Chapter 8: STxT and XML

Warning to the Reader

This chapter may offend the sensitivities of enthusiastic XML readers. Read at your own risk ;-)

The Legend

The origin of evil: SGML.

It all started a long, long time ago in a dark land called "informatics." Encodings roamed this world. Sowing incompatibilities. Hindering communications. Laughing at those who were not like them. Some tried to make peace with all of them.

And then they created the monster: SGML.

The monster began by stating which encoding it would stick with. And there was no problem. But the effort was too much. A bunch of strange characters were needed. Texts filled with "<", ">", "&xxx;". Unintelligible.

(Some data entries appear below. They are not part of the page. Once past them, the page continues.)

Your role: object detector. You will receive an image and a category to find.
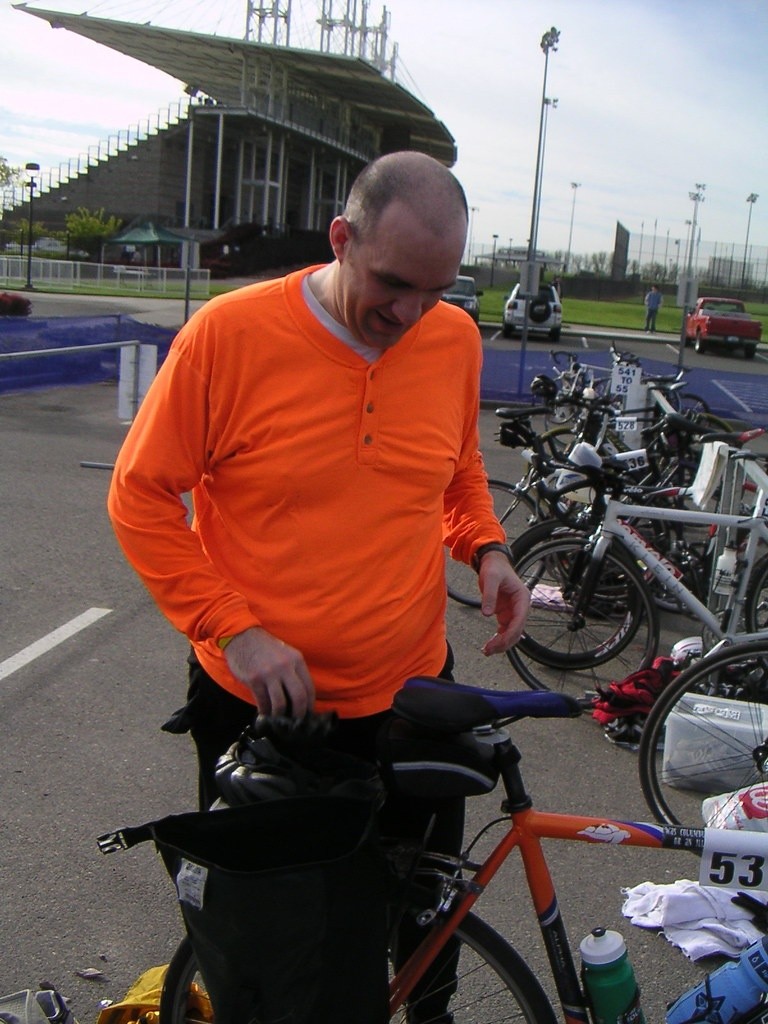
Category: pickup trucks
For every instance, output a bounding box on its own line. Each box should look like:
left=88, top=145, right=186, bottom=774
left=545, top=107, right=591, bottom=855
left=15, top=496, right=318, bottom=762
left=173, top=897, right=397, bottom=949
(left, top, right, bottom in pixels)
left=684, top=298, right=762, bottom=357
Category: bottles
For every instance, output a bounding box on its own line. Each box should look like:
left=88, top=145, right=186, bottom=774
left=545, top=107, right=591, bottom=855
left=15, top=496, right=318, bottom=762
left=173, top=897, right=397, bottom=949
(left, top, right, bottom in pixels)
left=712, top=540, right=737, bottom=596
left=580, top=926, right=648, bottom=1024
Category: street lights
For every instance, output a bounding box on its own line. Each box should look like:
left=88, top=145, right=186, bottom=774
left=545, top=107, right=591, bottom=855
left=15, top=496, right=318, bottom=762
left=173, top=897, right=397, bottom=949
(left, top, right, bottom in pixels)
left=489, top=233, right=499, bottom=289
left=740, top=191, right=760, bottom=289
left=562, top=182, right=582, bottom=271
left=674, top=183, right=707, bottom=280
left=25, top=163, right=43, bottom=289
left=517, top=22, right=560, bottom=397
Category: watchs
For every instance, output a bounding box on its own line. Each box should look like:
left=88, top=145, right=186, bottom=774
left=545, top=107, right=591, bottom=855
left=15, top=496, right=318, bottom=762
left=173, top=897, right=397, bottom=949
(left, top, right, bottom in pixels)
left=471, top=544, right=514, bottom=575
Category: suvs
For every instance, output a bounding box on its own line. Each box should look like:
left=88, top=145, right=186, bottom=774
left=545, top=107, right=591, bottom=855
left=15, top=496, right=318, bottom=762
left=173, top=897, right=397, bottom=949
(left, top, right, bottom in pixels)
left=502, top=282, right=564, bottom=336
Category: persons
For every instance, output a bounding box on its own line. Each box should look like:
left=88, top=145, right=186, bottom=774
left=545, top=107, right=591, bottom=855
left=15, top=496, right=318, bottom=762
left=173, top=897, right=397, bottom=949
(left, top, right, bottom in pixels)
left=105, top=151, right=532, bottom=1024
left=644, top=285, right=663, bottom=334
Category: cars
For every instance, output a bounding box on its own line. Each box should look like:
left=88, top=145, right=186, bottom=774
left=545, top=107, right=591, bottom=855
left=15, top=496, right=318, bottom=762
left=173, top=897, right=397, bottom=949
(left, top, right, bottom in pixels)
left=439, top=275, right=484, bottom=329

And they have reproduced. The world is full of their offspring. Little monsters that fill the earth with these characters, hindering reading for humans. Only a handful of elites can deal with the monsters. They are called "The IT People." They are the terror. Nobody wants to see them, but everyone needs them. They are dark. They speak strange tongues.

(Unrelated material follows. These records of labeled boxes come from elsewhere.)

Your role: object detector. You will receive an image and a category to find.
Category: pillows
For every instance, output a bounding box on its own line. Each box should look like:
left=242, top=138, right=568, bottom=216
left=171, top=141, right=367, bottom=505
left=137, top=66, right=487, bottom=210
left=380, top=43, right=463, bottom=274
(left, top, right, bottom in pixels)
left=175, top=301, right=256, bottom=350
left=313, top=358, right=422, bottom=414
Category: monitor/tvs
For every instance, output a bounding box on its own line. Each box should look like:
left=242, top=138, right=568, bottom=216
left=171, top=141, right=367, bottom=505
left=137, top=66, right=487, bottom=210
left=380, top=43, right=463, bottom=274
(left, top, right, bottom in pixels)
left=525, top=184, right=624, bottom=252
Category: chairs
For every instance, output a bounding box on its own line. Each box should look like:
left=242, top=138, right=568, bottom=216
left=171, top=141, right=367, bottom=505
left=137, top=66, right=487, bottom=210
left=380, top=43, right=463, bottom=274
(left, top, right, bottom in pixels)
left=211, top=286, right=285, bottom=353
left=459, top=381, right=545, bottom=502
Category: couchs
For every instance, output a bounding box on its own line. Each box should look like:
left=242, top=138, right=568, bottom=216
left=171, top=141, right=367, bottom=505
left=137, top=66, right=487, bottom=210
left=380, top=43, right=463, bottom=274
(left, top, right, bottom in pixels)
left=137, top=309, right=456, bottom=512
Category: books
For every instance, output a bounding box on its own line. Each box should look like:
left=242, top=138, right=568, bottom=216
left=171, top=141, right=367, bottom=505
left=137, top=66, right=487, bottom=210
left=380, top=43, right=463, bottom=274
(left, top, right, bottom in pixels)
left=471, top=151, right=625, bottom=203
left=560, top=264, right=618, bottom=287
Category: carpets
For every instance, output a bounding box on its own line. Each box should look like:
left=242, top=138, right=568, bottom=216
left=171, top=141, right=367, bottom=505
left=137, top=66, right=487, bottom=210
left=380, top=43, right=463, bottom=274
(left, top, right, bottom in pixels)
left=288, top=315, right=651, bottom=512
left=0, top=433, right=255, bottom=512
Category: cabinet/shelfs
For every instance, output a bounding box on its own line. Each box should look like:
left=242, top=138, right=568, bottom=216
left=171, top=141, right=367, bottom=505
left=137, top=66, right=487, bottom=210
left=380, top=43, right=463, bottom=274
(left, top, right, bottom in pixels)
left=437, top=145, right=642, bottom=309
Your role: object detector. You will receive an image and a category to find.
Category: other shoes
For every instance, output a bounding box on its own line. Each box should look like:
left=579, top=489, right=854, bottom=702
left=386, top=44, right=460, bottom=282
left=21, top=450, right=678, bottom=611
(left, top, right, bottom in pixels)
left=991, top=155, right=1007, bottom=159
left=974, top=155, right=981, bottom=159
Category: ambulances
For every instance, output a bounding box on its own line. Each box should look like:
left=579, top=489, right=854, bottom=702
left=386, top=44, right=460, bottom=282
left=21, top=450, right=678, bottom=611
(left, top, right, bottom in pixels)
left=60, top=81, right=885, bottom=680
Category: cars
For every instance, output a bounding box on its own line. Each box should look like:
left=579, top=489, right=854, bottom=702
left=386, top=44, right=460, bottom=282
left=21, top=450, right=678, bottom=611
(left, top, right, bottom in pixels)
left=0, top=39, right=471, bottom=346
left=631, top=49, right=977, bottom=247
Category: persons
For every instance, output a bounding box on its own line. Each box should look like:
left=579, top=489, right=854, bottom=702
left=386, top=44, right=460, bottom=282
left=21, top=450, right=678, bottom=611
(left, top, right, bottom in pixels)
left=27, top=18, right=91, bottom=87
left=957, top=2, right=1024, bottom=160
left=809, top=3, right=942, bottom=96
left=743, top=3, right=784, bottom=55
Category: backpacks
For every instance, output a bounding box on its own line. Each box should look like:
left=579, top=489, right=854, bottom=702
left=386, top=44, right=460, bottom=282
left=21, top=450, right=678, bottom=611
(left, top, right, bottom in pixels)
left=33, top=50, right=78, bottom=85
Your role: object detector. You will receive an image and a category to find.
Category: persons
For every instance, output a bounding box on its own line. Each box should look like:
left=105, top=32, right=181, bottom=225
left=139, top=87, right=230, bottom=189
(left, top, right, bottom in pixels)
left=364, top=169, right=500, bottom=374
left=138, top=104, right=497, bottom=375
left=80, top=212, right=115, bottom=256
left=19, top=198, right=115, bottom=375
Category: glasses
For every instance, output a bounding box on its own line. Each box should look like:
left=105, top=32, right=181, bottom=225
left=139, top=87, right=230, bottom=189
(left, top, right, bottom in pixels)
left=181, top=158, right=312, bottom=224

But the monsters are still here. They have mutated. Now they are called XMLs. And people like them!!

...

But a small group of people gathered and decided this couldn’t go on. They would create a champion. Someone to enlighten them. There could be only one.

The time for STxT had arrived.

The Present

The world is full of ugly documents, XMLs that we like... even though it's a horrible format!

We are inheriting an outdated format, with outdated encodings, with a very IT-centric mindset. And it's everywhere. And we keep using it. And we want it for everything... Wait a minute! Stop! Is it necessary? If we knew nothing about SGML and wanted to have a quick-to-parse TXT, with structure, with namespaces, would we have created XML? I don't think so. If you asked a child to invent something, I suppose they would never have created XML... they would have made something more natural... THEY WOULD HAVE CREATED STxT!

Well, we have more experience, and we’ve learned. Let's create it!

First Contact

I don't want to scare you, but STxT, compared to XML, is:

Prettier
Simpler
More compact
Faster

And it can also express the same things.

Let's take a look at an XML example, and we’ll compare it with STxT to start. It’ll be an easy example:

<?xml version="1.0" encoding="UTF-8" ?> 
    <!-- This is a line comment  --> 
    <email>
    <from>John Smith</from>
    <to>Mery Adams</to> 
    <cc>Keyla Brown</cc> 
    <title>Project report</title> 
    <body>Hello Mery!! The book is finished!!</body> 
</email>

Let's look at the STxT version:

# This is a line comment
Email (www.example.com/email.stxt):
    From: John Smith
    To: Mery Adams
    Cc: Keyla Brown
    Title: Project report
    Body: Hello Mery!! The book is finished!!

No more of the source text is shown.